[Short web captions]
Segment Open
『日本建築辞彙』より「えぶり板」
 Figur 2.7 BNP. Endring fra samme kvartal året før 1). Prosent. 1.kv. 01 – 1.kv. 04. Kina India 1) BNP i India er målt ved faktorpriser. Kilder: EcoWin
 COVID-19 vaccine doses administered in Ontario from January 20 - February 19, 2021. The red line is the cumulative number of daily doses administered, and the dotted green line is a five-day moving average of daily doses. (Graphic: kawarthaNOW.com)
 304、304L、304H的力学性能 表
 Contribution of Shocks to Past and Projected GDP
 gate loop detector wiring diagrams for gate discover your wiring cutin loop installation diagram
Segment Closed
→ WHAT YOU WILL DO
Each line of the records belongs in the answer, reproduced exactly.

→ WRITTEN SOLUTION
『日本建築辞彙』より「えぶり板」
 Figur 2.7 BNP. Endring fra samme kvartal året før 1). Prosent. 1.kv. 01 – 1.kv. 04. Kina India 1) BNP i India er målt ved faktorpriser. Kilder: EcoWin
 COVID-19 vaccine doses administered in Ontario from January 20 - February 19, 2021. The red line is the cumulative number of daily doses administered, and the dotted green line is a five-day moving average of daily doses. (Graphic: kawarthaNOW.com)
 304、304L、304H的力学性能 表
 Contribution of Shocks to Past and Projected GDP
 gate loop detector wiring diagrams for gate discover your wiring cutin loop installation diagram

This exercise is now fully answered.